_Work order:_ Give back the records that follow exactly, images excluded.

(Saved entries)

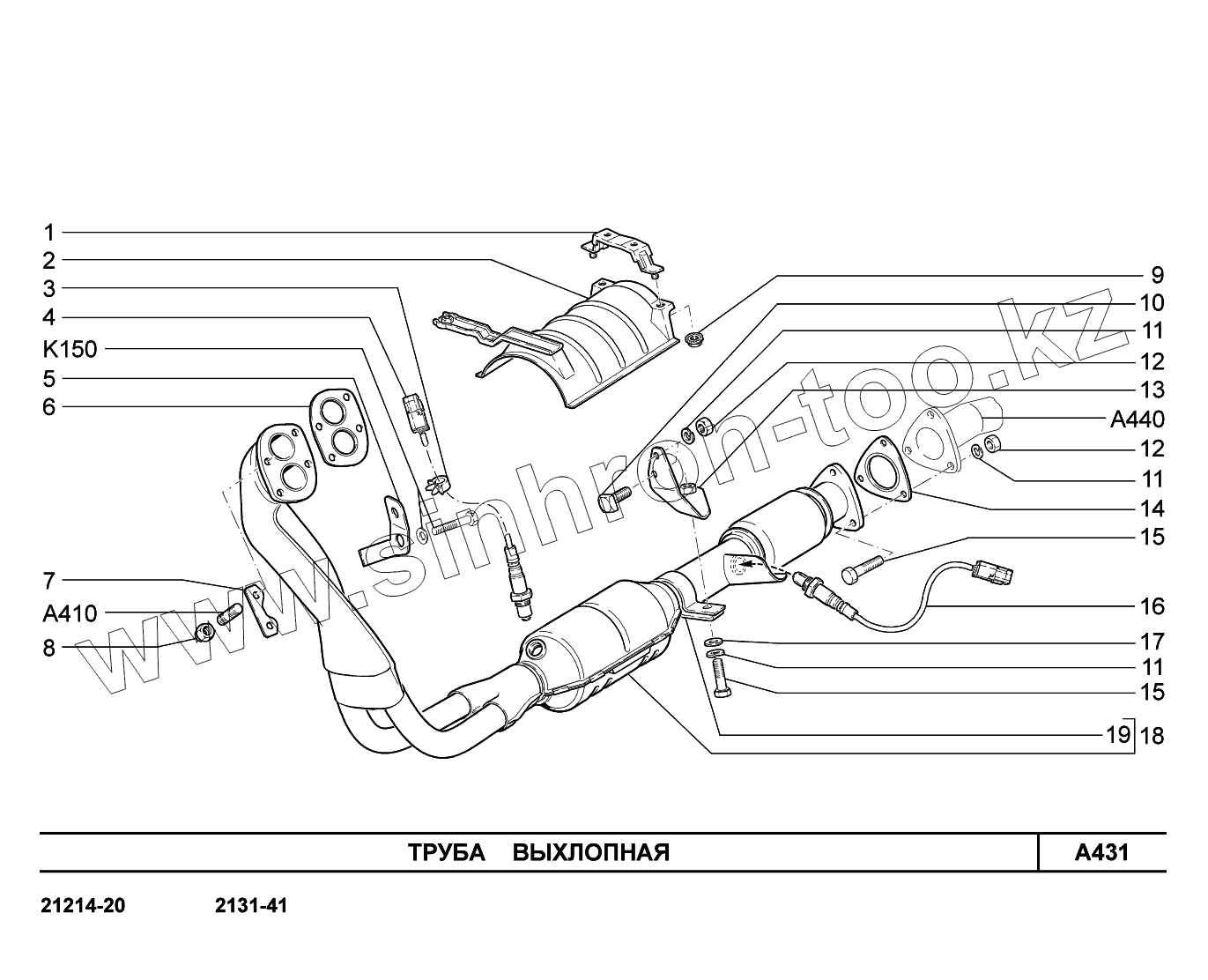 1
2
3
4
K150
5
6
7
A410
8

9
10
11
12
13
A440
12
11
14
15
16
17
11
15
19
18

www.sinhron-too.kz

ТРУБА ВЫХЛОПНАЯ
A431

21214-20
2131-41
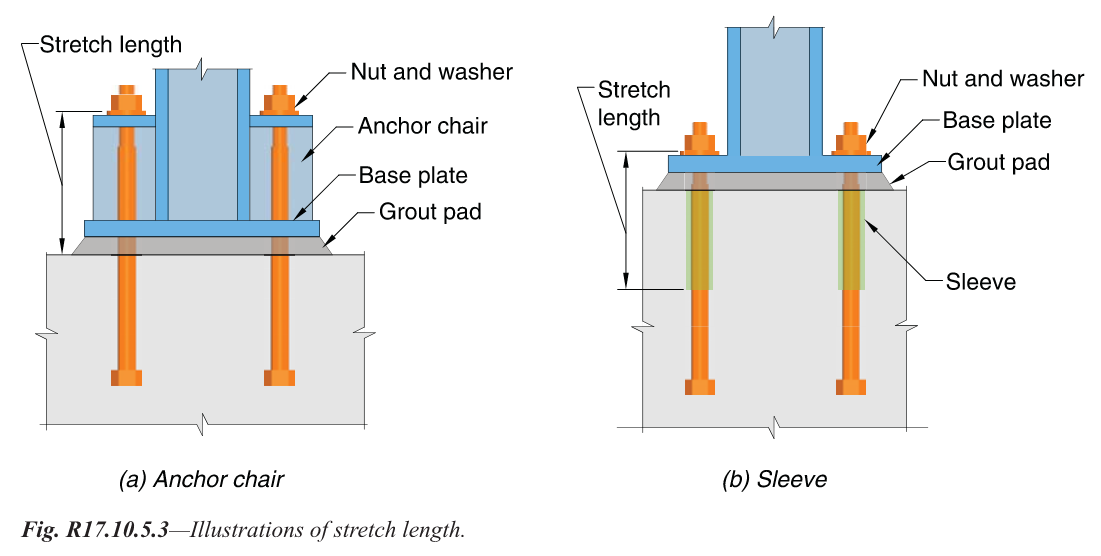 Stretch length
Nut and washer
Anchor chair
Base plate
Grout pad

(a) Anchor chair

Stretch length
Nut and washer
Base plate
Grout pad
Sleeve

(b) Sleeve

Fig. R17.10.5.3—Illustrations of stretch length.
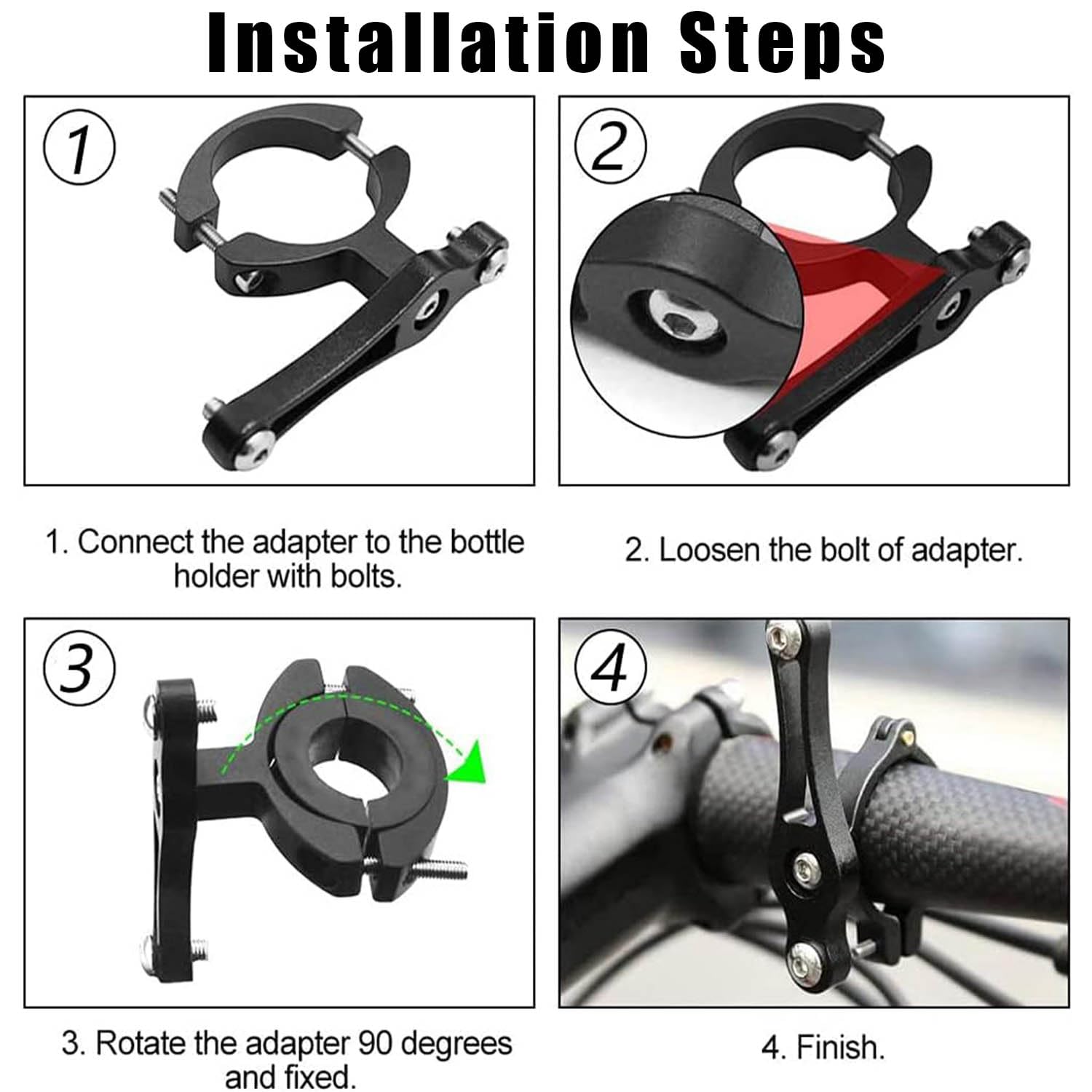 Installation Steps

①

②

1. Connect the adapter to the bottle holder with bolts.

2. Loosen the bolt of adapter.

③

④

3. Rotate the adapter 90 degrees and fixed.

4. Finish.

_Reply to the task:_
 1
2
3
4
K150
5
6
7
A410
8

9
10
11
12
13
A440
12
11
14
15
16
17
11
15
19
18

www.sinhron-too.kz

ТРУБА ВЫХЛОПНАЯ
A431

21214-20
2131-41
 Stretch length
Nut and washer
Anchor chair
Base plate
Grout pad

(a) Anchor chair

Stretch length
Nut and washer
Base plate
Grout pad
Sleeve

(b) Sleeve

Fig. R17.10.5.3—Illustrations of stretch length.
 Installation Steps

①

②

1. Connect the adapter to the bottle holder with bolts.

2. Loosen the bolt of adapter.

③

④

3. Rotate the adapter 90 degrees and fixed.

4. Finish.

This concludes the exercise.